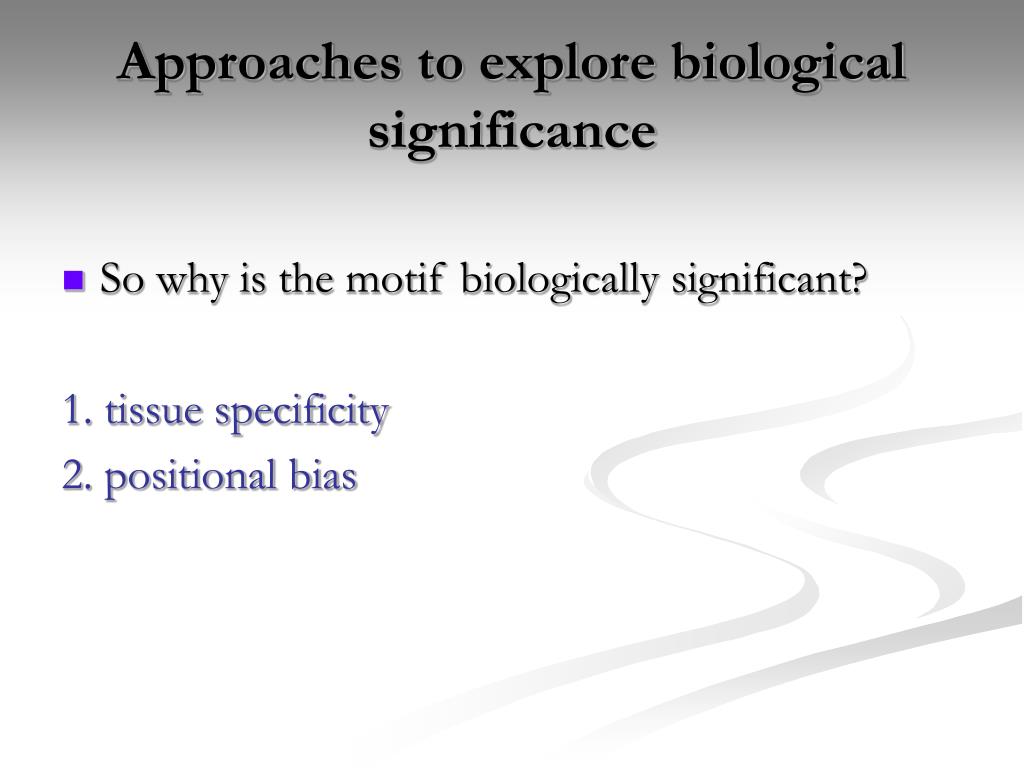 Approaches to explore biological significance

So why is the motif biologically significant?

1. tissue specificity
2. positional bias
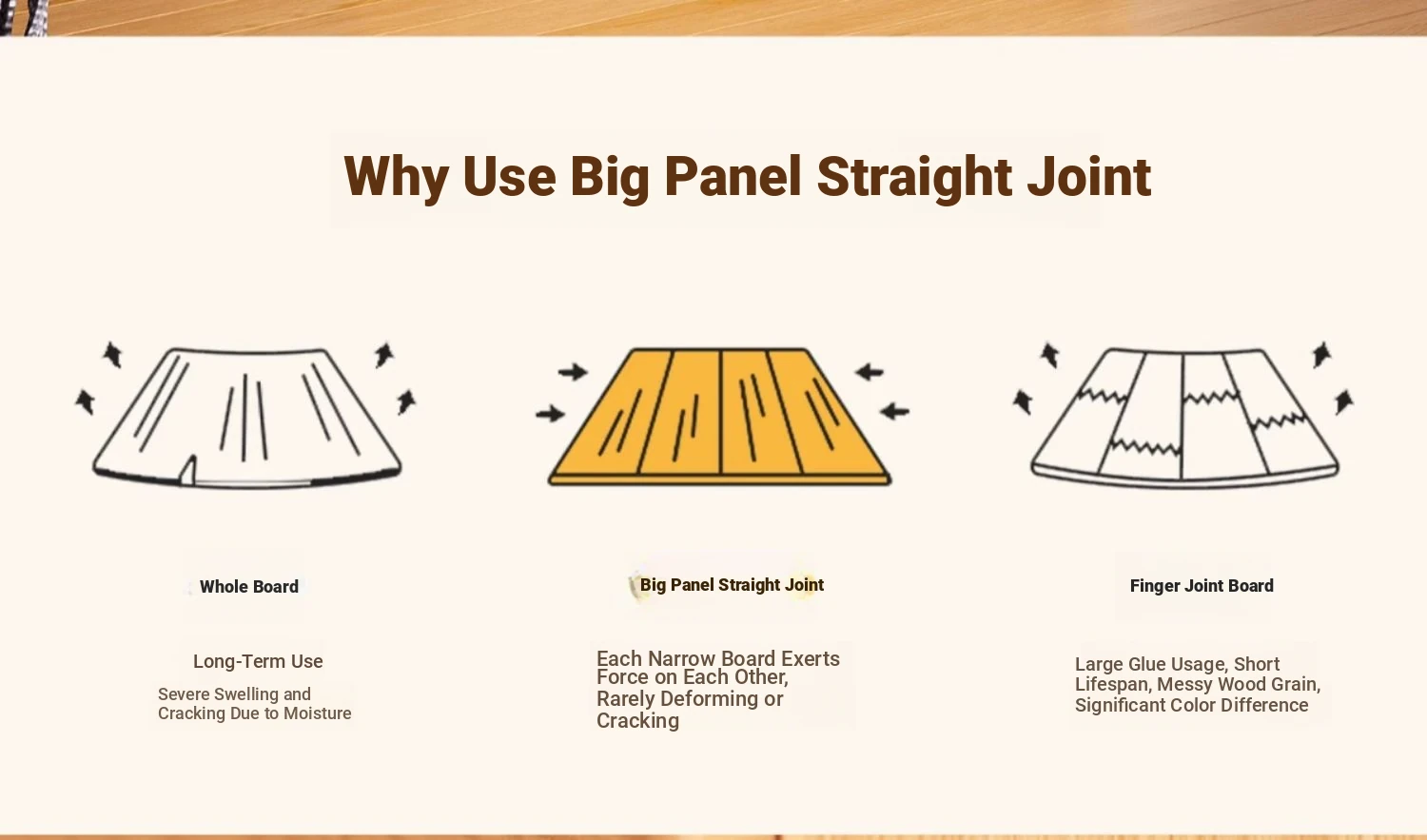 Why Use Big Panel Straight Joint

Whole Board

Long-Term Use

Severe Swelling and Cracking Due to Moisture

Big Panel Straight Joint

Each Narrow Board Exerts Force on Each Other, Rarely Deforming or Cracking

Finger Joint Board

Large Glue Usage, Short Lifespan, Messy Wood Grain, Significant Color Difference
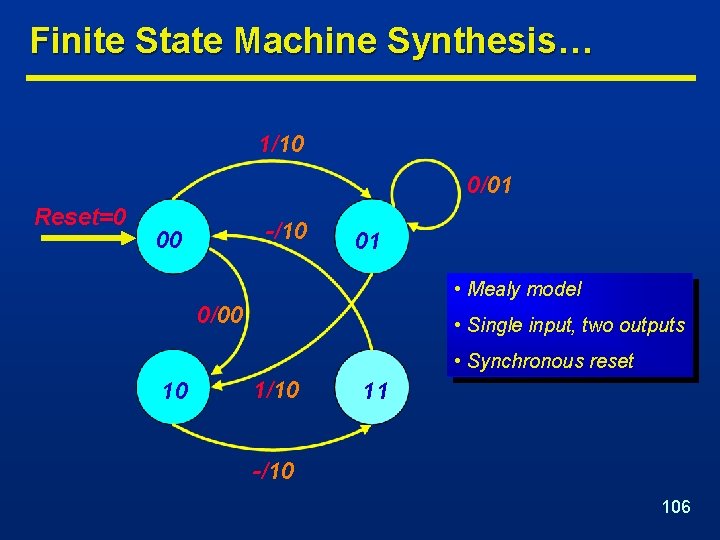 Finite State Machine Synthesis…

1/10

0/01

Reset=0

00

-/10

01

0/00

10

1/10

11

-/10

• Mealy model

• Single input, two outputs

• Synchronous reset

106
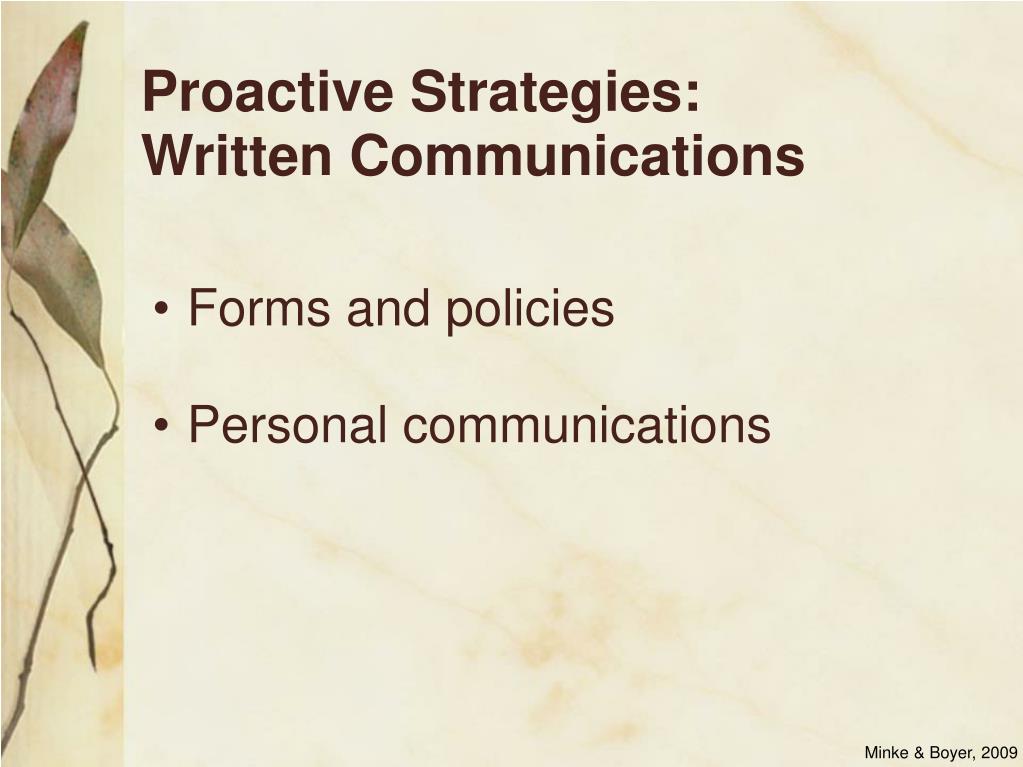 Proactive Strategies:
Written Communications

• Forms and policies

• Personal communications

Minke & Boyer, 2009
━━━━━━━━━━━━━━━━━━━━━━━━━━━━━━
• [EXERCISE]:
Although the records contain pictures, the output must hold only their exact wording.

• [RESPONSE]:
 Approaches to explore biological significance

So why is the motif biologically significant?

1. tissue specificity
2. positional bias
 Why Use Big Panel Straight Joint

Whole Board

Long-Term Use

Severe Swelling and Cracking Due to Moisture

Big Panel Straight Joint

Each Narrow Board Exerts Force on Each Other, Rarely Deforming or Cracking

Finger Joint Board

Large Glue Usage, Short Lifespan, Messy Wood Grain, Significant Color Difference
 Finite State Machine Synthesis…

1/10

0/01

Reset=0

00

-/10

01

0/00

10

1/10

11

-/10

• Mealy model

• Single input, two outputs

• Synchronous reset

106
 Proactive Strategies:
Written Communications

• Forms and policies

• Personal communications

Minke & Boyer, 2009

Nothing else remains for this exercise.